I can understand the issues that some readers had with this. I had felt something similar when I read Hotel on the Corner of Bitter and Sweet, a love story between 2 Asian Americans during the Japanese internment in WW2. As an Asian American I saw issues that the majority of readers did not see, but in the end I did appreciate the book for the important story about racism and the emotions. In Kathryn Stockett's message at the end of the book she talks about why she wanted to tell this story, and she is humble in her assertion that she doesn't presume she understands what it was like to be a black woman in Mississippi in the 60s. She just wanted to try and understand, and to tell the story she had always wanted to know more about herself. After reading that I felt much more empathy...in fact, I feel great admiration for her attempt to give voice to this story knowing the reactions she could get about race.

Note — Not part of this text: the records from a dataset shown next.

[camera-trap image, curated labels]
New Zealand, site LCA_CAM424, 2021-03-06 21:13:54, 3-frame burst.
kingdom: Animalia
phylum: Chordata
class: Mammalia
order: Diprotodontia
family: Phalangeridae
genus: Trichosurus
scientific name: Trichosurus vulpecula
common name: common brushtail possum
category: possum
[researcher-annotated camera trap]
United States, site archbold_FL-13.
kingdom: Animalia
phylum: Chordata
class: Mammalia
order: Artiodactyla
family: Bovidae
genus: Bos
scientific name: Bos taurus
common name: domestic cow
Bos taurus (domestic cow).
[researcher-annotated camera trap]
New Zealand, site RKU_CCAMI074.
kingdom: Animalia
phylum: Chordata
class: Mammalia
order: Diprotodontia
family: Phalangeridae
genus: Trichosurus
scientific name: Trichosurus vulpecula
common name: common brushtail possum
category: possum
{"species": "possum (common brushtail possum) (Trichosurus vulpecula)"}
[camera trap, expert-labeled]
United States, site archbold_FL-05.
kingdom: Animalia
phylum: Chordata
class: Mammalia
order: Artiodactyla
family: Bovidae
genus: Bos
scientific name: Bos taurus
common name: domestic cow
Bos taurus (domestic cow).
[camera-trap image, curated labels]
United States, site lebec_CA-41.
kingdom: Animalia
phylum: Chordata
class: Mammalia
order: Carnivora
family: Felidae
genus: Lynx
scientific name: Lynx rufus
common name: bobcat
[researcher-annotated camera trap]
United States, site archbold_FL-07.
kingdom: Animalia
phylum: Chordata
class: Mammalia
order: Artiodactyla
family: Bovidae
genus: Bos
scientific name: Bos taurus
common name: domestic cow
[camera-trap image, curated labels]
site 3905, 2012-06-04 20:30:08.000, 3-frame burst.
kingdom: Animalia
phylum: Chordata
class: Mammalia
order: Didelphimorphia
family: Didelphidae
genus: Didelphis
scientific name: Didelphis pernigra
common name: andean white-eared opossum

The main issue I had with the book is that, while I was reading it, I felt, "This has made-for-movie written all over it." (and sure enough, when I checked, a movie was in production) I do feel that some of the characters are somewhat caricature-ish - Minny, for example, I feel I have seen more than once on tv or in the movies (she reminds me of the maid in the Jeffersons)- and the story has a kind of predictable flow and plot that lend itself easily to the big screen.
In the end, though, I picked this book up not expecting literature but an entertaining read. Readers should read this book with a grain of salt. Stockett is a white woman telling this story of fiction, and I knew that going in. What I appreciate is that her book opened my eyes and ignited a strong interest about this time in our history. I have Alex Haley, Toni Morrison, and James Baldwin works sitting on my shelf from my days as an English lit major and having read The Help has made me decide to to revisit those books.
Outstanding September 10, 2010 Sandy (Mesa, AZ USA) I'll join the chorus here.
A really beautiful novel. So beautiful that this author wrote it - you know at the end that it comes from her heart.
I'll never forget Skeeter, Aibileen, or Minny. Brave women - wish this story were fully true. But it does shine a light on the small and large threads that made way for change in the 1960s. This world is still segregated in so many ways - we've got to fix that. This book, if read by everyone, I believe, would lead to a change of hearts and minds. It should win a peace award, if it hasn't already.
Book shares the power of love, literature, freedom, friendship, and courage.
I would have liked to see more of Celia. Celia and Skeeter both struggled - they could have done better together. And yes, as others have said, some of the characters could be seen as a little cardboard. But it's fiction, playing in, in some sense, to the archetypes. No matter. Those tiny flaws aren't anything. This is an outstanding book, and I'm glad I read it. I feel like I've finished something monumental. Great job, Ms. Stockett.
Loved this book! September 9, 2010 dh7 This is the best book I've read in a while. I loved the characters who were well rounded, multi layered. This book is set against the back drop of the civil rights movement in Mississippi during the 60s. I had forgotten just how turbulent those days were - this book brings it all back in an honest through the eyes of the characters way without being preachy. Very well written!